* _Bagian dokumen_
------

Aku bahkan ngga bener-bener paham dan mengerti apa yang sebenarnya membuat aku merasa kelelahan. Aku makan dengan baik, tidur dengan baik, menjalani hidup dengan baik juga, bahkan aku belum menemukan masalah yang cukup mempengaruhi hidupku saat ini. Bukankah seharusnya aku baik-baik aja?

Tapi, semakin aku berpikir, aku juga ngga baik-baik aja. Aku masih merasa lelah sepanjang hari. Saking lelahnya, aku ingin berhenti, aku ingin mengistirahatkan diriku sebentar. Tapi disisi lain aku merasa ngga layak mendapatkan waktu istirahat karena aku merasa perasaan lelahku ini ngga wajar. Bahkan sekalipun aku berusaha untuk beristirahat, aku merasa terkesan melarikan diri. 

Jujur dengan apa yang aku alami saat ini membuat aku bingung? apakah wajar jika aku mengalami perasaan lelah yang ngga jelas? apakah aku layak untuk beristirahat? istirahat seperti apa? atau aku hanya melarikan diri dari kenyataan? apa aku masih saja ketakutan? apa aku masih berusaha menerka-nerka apa yang akan terjadi dimasa depan?

Perasaan ini membuat aku kebingungan, aku juga merasakan kalau jiwaku ingin berteriak dan memberontak, mulutku bahkan ngga sanggup buat membantuku bercerita dan aku cuman menangis sampai mataku bengkak.

Aku hanya lelah meskipun aku tidak benar-benar tahu alasan ataupun penyebabnya.


14 April 2022

Perjuangan Skripsi: Judul Part II

Welcome to 2022 :-\

Sejujurnya sangat menyakitkan buat aku untuk bisa menceritakan pengalaman ini karena luka aku tuh belum sembuh sepenuhnya. Aku masih kambuhan dan masih berusaha buat menerima apa yang terjadi. Meskipun gitu, aku harap dengan aku menuangkannya dalam bentuk cerita disini aku bisa sedikit lebih lega dan lebih baik utamanya aku bisa lebih menerima secara lapang dada dengan apa yang aku alamin :)

Sejujurnya aku mulai lupa apa yang aku alamin tapi aku akan berusaha menceritakannya mulai dari bulan Januari 2022.



Dibulan Januari keadaan emang jauh lebih baik, aku mulai bisa menjalani kehidupan normal aku lagi. Konflik dengan ibukku juga bisa dibilang selesai setelah panduan minum obat udah dibuat. Itu artinya aku harus kembali ke realita dan jalan hidupku lagi, yaitu skripsi.

------

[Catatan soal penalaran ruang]
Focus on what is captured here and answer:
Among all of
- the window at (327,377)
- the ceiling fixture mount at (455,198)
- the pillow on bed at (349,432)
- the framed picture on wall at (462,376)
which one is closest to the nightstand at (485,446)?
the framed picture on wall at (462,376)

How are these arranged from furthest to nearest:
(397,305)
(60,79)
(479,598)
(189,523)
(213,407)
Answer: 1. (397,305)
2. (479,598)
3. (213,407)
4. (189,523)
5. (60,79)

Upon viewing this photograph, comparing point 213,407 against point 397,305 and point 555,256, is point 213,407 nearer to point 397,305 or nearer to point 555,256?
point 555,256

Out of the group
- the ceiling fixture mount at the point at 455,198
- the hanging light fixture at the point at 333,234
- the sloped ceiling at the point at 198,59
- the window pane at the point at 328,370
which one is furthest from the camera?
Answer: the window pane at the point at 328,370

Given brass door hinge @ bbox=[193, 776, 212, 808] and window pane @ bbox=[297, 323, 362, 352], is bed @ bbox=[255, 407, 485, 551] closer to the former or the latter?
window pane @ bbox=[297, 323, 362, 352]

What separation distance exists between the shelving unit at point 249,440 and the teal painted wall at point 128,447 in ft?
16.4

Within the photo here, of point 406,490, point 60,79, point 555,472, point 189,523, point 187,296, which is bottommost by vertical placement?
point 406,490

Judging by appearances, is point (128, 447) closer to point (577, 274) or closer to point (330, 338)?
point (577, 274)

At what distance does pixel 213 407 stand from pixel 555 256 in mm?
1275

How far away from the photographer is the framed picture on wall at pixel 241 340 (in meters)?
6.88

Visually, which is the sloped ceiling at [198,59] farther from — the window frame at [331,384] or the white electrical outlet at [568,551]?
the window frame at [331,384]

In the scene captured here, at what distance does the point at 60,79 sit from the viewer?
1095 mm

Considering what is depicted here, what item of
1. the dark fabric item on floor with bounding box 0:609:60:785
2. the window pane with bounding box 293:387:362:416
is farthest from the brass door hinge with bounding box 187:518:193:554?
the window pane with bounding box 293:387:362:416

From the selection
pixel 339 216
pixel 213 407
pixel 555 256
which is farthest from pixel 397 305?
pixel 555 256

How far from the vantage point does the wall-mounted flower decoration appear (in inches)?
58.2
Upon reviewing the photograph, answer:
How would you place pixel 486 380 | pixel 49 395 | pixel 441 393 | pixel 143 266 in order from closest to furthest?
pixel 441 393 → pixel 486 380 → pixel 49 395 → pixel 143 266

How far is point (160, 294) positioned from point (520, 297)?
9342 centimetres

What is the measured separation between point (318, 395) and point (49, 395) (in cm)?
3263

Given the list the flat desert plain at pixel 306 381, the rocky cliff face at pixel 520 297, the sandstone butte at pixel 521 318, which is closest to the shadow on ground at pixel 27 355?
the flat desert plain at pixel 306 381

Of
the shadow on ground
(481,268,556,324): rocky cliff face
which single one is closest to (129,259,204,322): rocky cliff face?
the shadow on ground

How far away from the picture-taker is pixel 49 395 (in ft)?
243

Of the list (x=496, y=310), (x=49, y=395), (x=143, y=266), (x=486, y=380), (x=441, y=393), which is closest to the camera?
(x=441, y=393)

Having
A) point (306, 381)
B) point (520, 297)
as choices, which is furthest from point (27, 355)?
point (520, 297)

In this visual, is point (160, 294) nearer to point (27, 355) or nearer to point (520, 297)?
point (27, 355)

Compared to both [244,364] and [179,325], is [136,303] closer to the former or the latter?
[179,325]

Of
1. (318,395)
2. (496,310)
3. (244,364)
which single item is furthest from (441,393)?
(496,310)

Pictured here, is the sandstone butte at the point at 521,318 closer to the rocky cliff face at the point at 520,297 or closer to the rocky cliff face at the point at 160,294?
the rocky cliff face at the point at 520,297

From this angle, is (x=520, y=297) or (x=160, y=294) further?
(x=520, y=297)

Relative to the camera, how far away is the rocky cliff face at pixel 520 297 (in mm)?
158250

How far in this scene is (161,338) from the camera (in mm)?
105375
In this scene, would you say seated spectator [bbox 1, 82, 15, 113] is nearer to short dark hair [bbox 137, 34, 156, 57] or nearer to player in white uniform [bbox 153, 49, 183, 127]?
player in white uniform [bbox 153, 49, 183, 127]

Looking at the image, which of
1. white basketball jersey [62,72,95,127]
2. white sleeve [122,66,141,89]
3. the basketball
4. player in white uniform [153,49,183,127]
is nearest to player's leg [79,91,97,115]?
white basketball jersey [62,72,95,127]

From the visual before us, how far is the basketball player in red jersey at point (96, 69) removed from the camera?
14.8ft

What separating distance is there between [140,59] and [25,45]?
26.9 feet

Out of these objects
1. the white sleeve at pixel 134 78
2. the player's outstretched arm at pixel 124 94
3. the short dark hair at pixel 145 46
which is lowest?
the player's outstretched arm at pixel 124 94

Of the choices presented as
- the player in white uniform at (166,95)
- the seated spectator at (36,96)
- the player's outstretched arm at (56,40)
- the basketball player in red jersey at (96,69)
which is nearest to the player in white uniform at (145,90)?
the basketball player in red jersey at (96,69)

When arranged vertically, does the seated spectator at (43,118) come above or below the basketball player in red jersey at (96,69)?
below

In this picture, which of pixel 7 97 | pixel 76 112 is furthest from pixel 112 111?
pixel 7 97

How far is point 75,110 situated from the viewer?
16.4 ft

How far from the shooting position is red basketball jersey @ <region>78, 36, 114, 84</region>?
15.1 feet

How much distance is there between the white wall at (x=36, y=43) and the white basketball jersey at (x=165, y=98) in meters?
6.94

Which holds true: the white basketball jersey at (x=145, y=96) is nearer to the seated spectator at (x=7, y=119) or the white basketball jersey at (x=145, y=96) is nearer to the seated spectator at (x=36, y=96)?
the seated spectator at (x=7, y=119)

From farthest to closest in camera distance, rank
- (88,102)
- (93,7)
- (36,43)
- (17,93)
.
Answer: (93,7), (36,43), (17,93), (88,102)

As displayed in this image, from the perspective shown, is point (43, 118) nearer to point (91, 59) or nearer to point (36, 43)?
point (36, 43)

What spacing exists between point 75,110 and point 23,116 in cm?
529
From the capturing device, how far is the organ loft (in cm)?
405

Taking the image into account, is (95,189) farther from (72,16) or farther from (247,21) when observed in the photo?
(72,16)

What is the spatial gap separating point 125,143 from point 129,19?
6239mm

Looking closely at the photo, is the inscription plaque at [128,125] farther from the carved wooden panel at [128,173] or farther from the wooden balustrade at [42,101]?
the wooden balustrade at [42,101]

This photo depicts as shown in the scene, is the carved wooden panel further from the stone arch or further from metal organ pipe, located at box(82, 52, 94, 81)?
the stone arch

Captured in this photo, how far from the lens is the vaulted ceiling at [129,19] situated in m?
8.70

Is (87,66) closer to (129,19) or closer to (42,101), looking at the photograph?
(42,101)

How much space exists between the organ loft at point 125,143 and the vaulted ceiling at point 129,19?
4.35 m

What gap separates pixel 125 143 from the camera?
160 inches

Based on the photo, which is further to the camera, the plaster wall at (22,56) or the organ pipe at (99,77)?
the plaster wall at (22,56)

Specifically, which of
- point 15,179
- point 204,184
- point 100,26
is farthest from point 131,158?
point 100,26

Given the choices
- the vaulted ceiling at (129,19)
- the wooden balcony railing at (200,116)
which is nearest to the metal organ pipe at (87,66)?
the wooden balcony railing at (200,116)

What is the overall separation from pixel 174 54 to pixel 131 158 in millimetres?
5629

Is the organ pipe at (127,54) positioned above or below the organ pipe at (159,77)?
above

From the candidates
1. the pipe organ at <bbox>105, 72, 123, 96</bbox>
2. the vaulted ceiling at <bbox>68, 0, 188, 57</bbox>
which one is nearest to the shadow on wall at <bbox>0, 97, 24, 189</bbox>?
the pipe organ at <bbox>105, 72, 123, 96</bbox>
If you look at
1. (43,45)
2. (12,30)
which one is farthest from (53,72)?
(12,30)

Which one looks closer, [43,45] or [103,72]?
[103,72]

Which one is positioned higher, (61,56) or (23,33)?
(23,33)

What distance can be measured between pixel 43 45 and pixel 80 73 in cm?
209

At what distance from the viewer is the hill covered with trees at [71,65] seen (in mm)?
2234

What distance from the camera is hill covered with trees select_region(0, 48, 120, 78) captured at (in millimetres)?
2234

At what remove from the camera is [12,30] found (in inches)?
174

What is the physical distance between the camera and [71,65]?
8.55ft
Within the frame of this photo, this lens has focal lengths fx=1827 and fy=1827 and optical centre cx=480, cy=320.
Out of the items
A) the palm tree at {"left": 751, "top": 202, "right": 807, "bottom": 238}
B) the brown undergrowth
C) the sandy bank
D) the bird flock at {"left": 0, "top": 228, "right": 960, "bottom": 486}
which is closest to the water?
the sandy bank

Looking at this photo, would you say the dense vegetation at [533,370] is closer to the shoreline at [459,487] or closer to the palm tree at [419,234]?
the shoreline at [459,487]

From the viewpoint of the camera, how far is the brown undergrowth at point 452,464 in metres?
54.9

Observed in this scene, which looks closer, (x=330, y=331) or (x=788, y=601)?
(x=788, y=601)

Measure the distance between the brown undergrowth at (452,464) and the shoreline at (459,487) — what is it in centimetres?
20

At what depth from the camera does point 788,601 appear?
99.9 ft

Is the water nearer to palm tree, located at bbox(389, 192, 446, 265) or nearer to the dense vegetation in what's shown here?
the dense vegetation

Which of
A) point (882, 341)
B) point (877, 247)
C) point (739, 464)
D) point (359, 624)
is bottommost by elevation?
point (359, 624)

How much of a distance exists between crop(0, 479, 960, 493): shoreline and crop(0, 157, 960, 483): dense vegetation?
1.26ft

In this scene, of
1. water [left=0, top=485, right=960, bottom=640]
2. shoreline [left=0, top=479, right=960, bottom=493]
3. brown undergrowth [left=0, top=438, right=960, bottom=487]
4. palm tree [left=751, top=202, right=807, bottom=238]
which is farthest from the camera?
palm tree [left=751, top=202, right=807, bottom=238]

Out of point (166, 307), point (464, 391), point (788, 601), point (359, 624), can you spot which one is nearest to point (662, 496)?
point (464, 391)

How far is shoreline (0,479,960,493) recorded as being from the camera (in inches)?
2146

------

* _Soal singkat_
Tuliskan ulang kata demi kata potongan dari bagian dokumen di atas yang dimulai dengan "Sejujurnya aku mulai" dan berlanjut sampai "lagi, yaitu skripsi.".

* _Jawaban soal ini_
Sejujurnya aku mulai lupa apa yang aku alamin tapi aku akan berusaha menceritakannya mulai dari bulan Januari 2022.



Dibulan Januari keadaan emang jauh lebih baik, aku mulai bisa menjalani kehidupan normal aku lagi. Konflik dengan ibukku juga bisa dibilang selesai setelah panduan minum obat udah dibuat. Itu artinya aku harus kembali ke realita dan jalan hidupku lagi, yaitu skripsi.